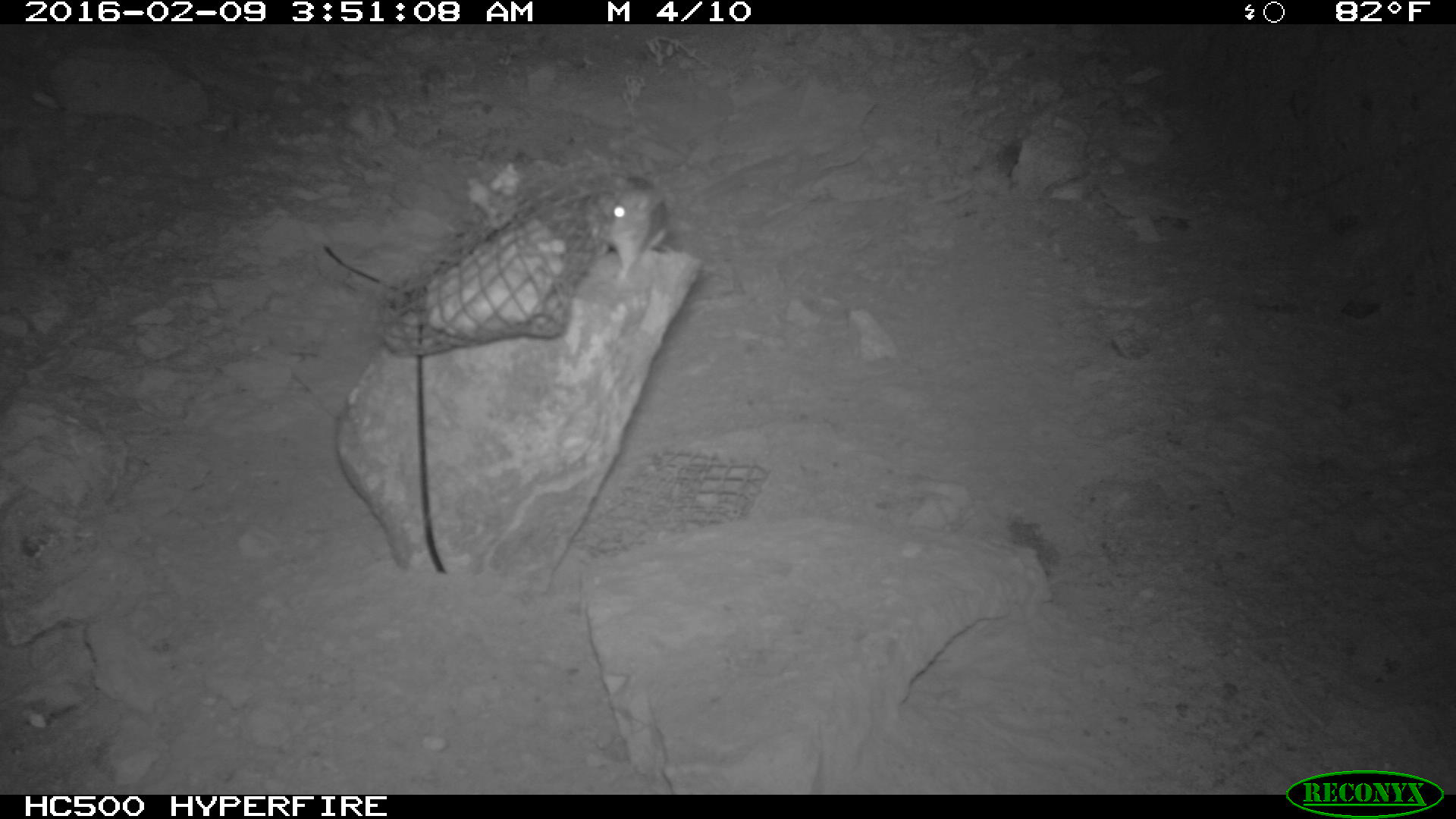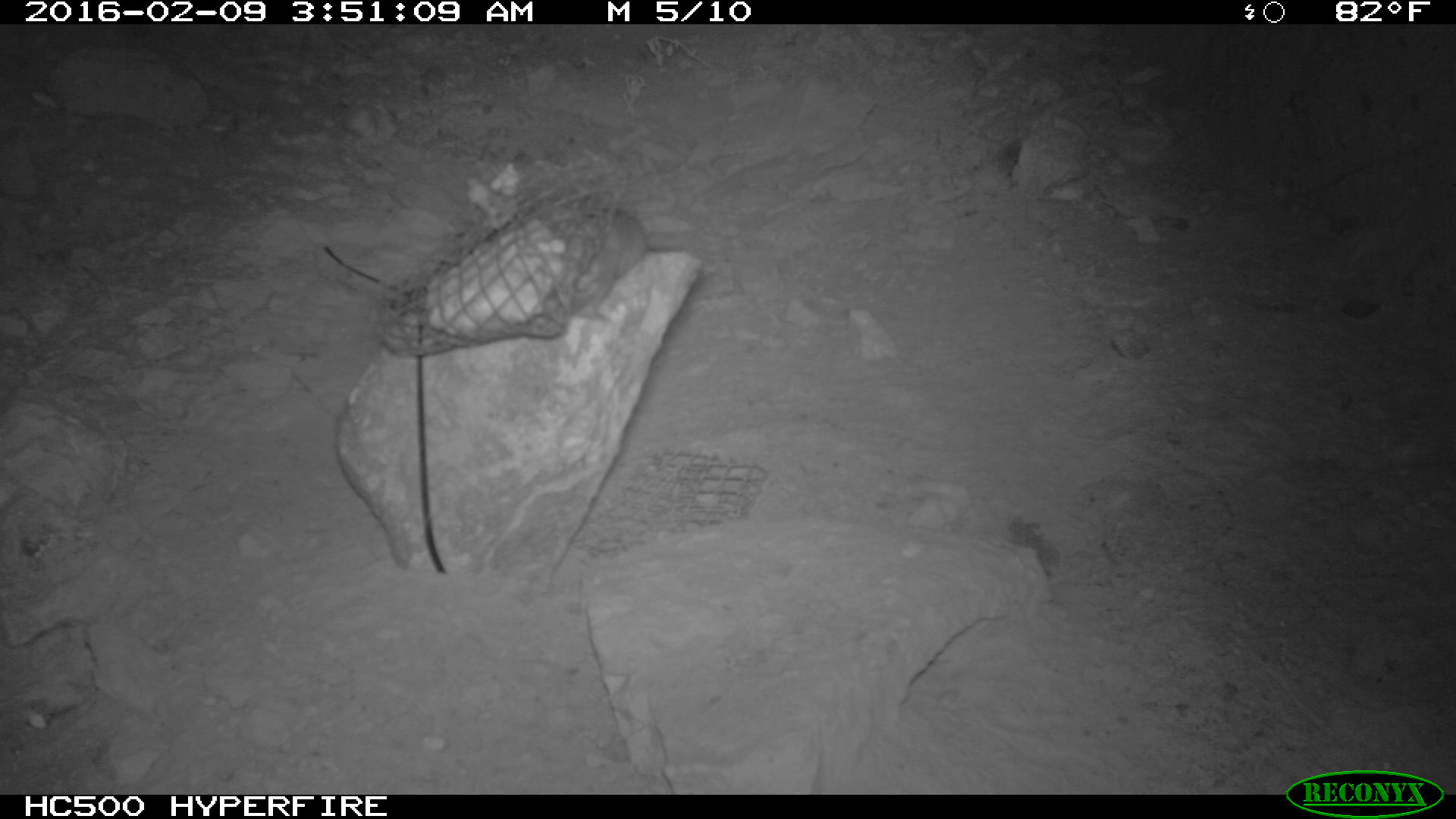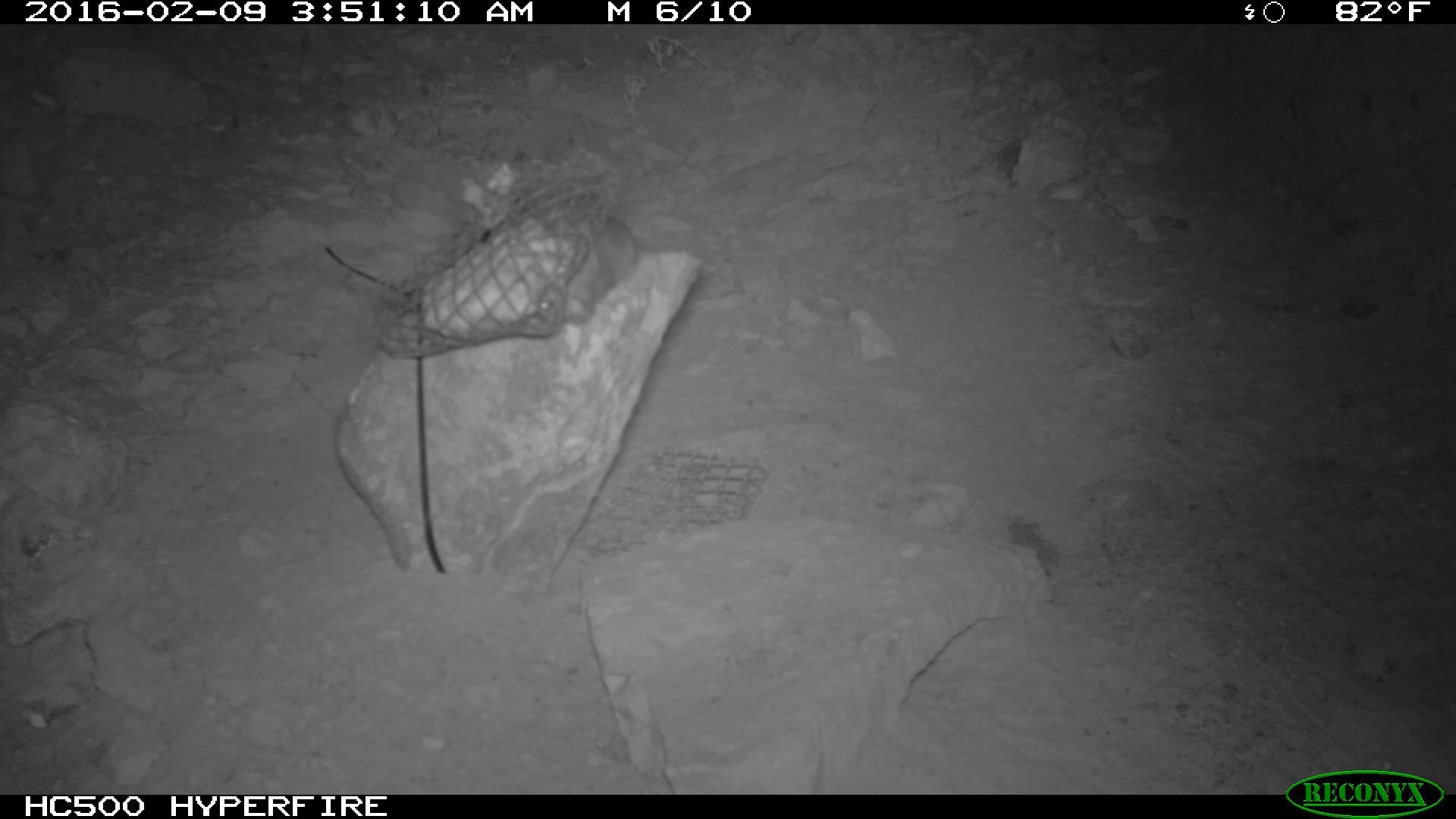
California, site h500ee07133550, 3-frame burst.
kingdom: Animalia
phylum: Chordata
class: Mammalia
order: Rodentia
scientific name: Rodentia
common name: rodent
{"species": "rodent (Rodentia)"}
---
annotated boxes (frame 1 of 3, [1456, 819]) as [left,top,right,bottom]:
rodent: [588,177,674,287]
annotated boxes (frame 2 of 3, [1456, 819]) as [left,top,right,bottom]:
rodent: [582,207,686,275]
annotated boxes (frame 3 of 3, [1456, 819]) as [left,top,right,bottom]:
rodent: [538,211,639,320]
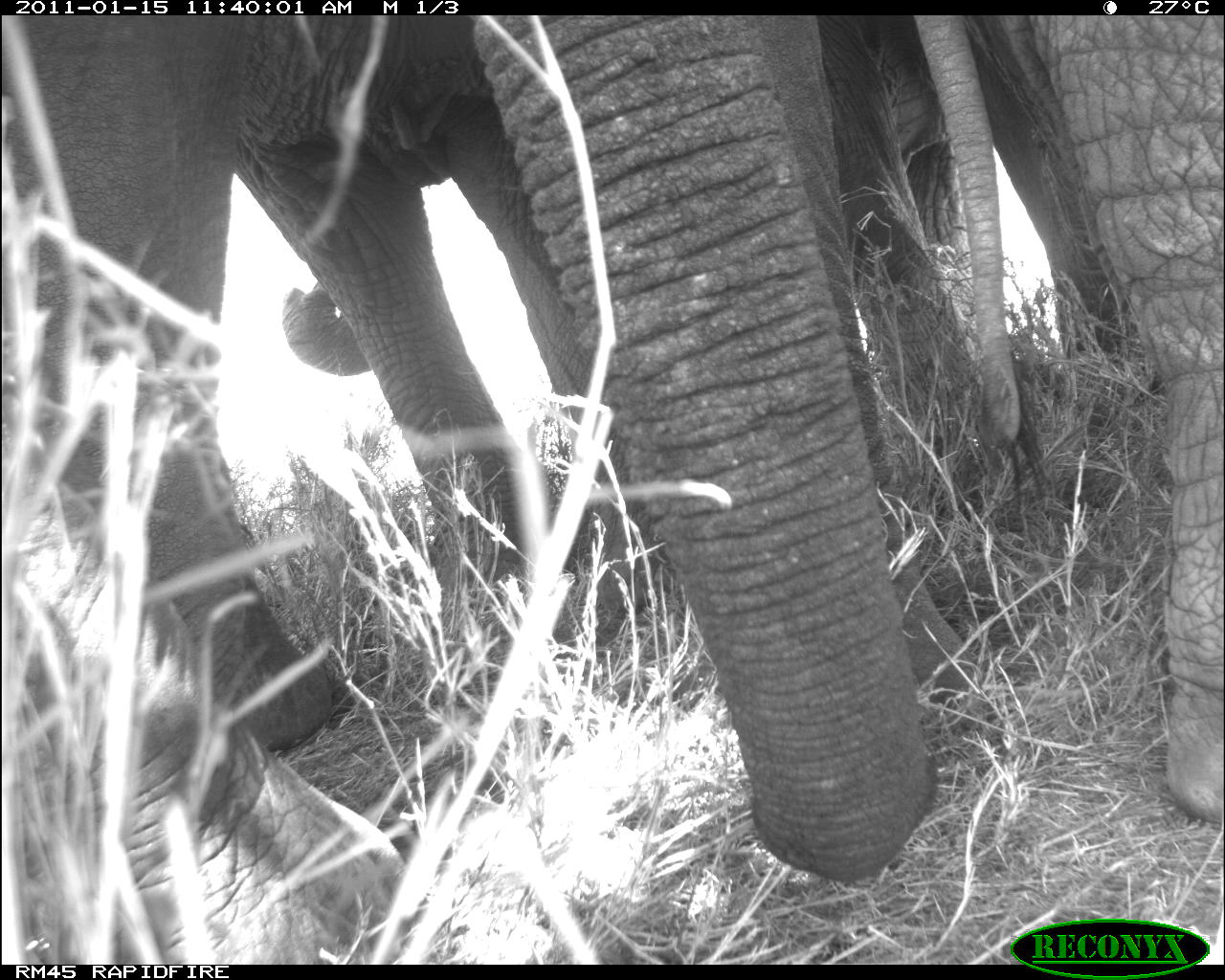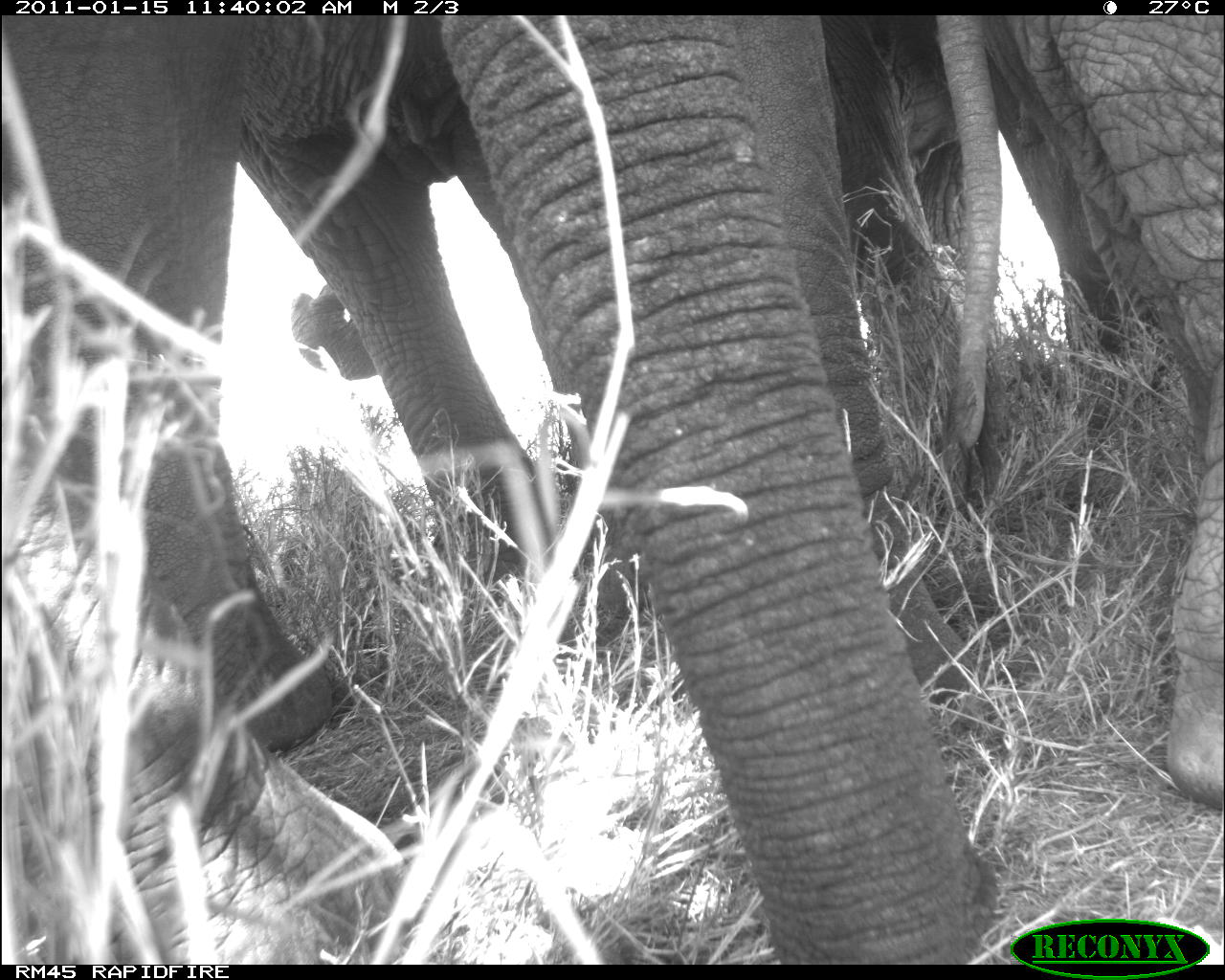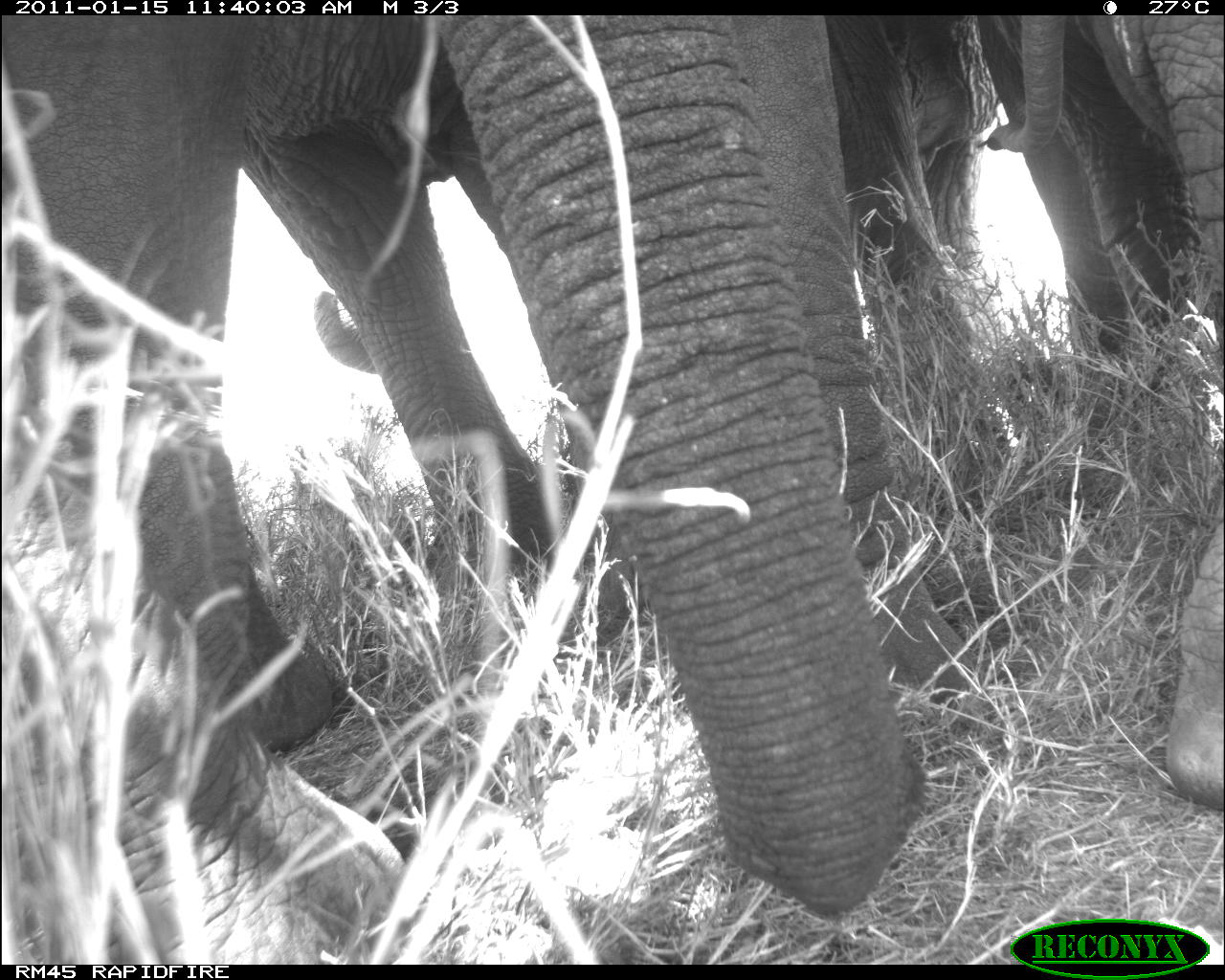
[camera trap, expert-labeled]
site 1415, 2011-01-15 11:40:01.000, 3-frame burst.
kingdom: Animalia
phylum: Chordata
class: Mammalia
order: Proboscidea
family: Elephantidae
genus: Loxodonta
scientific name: Loxodonta africana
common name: african bush elephant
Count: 2.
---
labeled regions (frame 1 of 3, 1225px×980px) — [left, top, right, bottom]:
loxodonta africana: [470, 15, 1221, 886]; [1, 14, 651, 962]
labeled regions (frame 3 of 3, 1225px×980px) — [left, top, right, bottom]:
loxodonta africana: [1, 17, 975, 963]; [240, 17, 1002, 605]; [975, 15, 1222, 362]; [1164, 516, 1225, 813]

# [EXERCISE DETAILS]
Which lines of the records above hold the word "name"? Copy each one out.

# [TASK RESULT]
scientific name: Rodentia
common name: rodent
scientific name: Loxodonta africana
common name: african bush elephant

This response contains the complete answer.